» **Short exercise 1**:
Answer these questions using the information retrieval passage. Mark each answer with the same letter.
(a) What two goals are search engines designed with?
(b) Which metric can check the precise selection of only relevant documents?
(c) What formula does the passage give for recall?
» **Short exercise 2**:
From the information retrieval passage, extract everything from "As a criterion" down to "it shouldn't be.", copied word for word.
» **Short exercise 3**:
Shorten the paragraph in the information retrieval passage that begins "Ideally both precision", keeping its main facts.

» **Passage given**:
━━━━━━━━

IR brief theory

Search engines are designed with two goals in mind:

to retrieve documents relevant to the user
and to reject the documents that are non-relevant to the users

As a criterion for the correct selection of relevant documents recall metrics could be used. This metric is defined as the minimum of the type II error - min false positive samples. In our case, it is an incorrect (false) classification of the relevant document as negative, i.e. not subject to choice.

$$Recall = \frac{TP}{TP+FN}$$

On the other hand, the precise selection of only relevant documents can be checked using another metric - precision. It is defined as a minimum of the type I error, i.e. min false negative samples. In our case, a false negative means that the document is selected when it shouldn't be.

$$Precision =\frac{TP}{TP+FP}$$

Ideally both precision and recall should be as high as possible, but depending on your use case, you may want to optimize for either precision or recall. Consider the following two use cases when deciding which approach works best for you.

━━━━━━━━

» **Listing**:
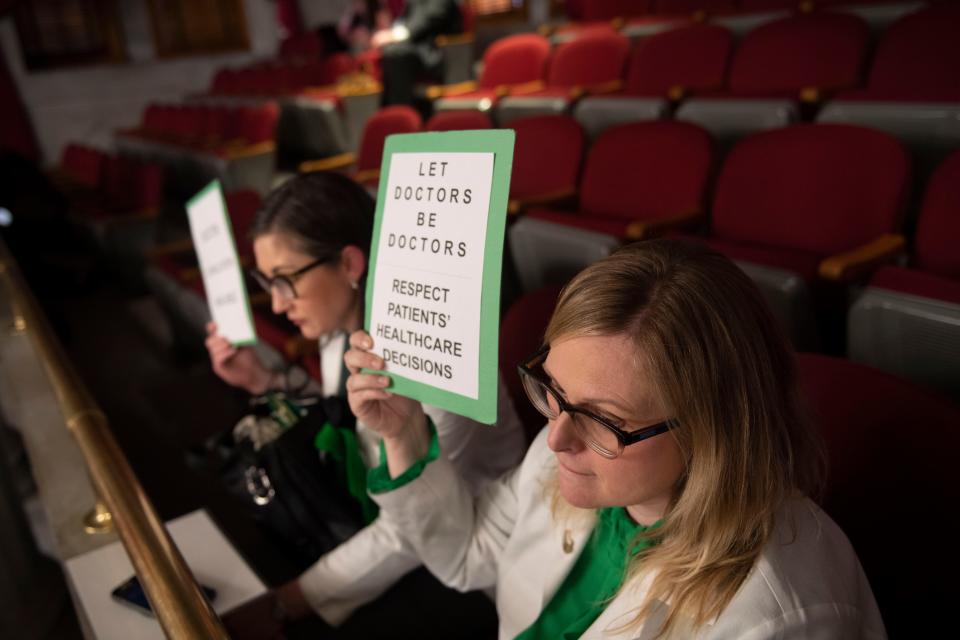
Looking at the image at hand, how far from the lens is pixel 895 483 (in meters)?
0.70

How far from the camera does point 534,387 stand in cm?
58

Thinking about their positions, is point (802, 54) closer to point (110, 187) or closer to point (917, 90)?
point (917, 90)

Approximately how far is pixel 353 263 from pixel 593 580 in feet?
1.80

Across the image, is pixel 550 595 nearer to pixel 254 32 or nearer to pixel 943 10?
pixel 943 10

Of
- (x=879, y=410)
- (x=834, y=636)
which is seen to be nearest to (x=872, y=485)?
(x=879, y=410)

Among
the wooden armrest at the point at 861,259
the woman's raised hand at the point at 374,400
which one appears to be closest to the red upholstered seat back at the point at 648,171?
the wooden armrest at the point at 861,259

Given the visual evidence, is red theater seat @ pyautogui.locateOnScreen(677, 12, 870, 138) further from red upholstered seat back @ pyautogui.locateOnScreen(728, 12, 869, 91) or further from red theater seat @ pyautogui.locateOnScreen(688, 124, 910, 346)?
red theater seat @ pyautogui.locateOnScreen(688, 124, 910, 346)

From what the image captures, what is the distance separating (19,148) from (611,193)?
7.16 metres

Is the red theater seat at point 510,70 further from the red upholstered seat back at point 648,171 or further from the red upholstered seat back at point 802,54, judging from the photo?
the red upholstered seat back at point 648,171

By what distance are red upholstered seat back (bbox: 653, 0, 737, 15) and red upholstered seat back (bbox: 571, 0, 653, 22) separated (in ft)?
0.22

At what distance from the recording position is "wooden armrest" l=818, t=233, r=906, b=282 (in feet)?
4.20

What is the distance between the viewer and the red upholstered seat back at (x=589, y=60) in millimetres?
3023

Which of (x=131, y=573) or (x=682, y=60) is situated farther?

━━━━━━━━

» **Expected output 1**:
(a) To retrieve documents relevant to the user and to reject documents that are non-relevant to the users.
(b) Precision.
(c) Recall = TP / (TP + FN).

» **Expected output 2**:
As a criterion for the correct selection of relevant documents recall metrics could be used. This metric is defined as the minimum of the type II error - min false positive samples. In our case, it is an incorrect (false) classification of the relevant document as negative, i.e. not subject to choice.

$$Recall = \frac{TP}{TP+FN}$$

On the other hand, the precise selection of only relevant documents can be checked using another metric - precision. It is defined as a minimum of the type I error, i.e. min false negative samples. In our case, a false negative means that the document is selected when it shouldn't be.

» **Expected output 3**:
Precision and recall should both be as high as possible. Depending on the use case, you may optimize for one or the other, and two use cases can help you decide which approach fits best.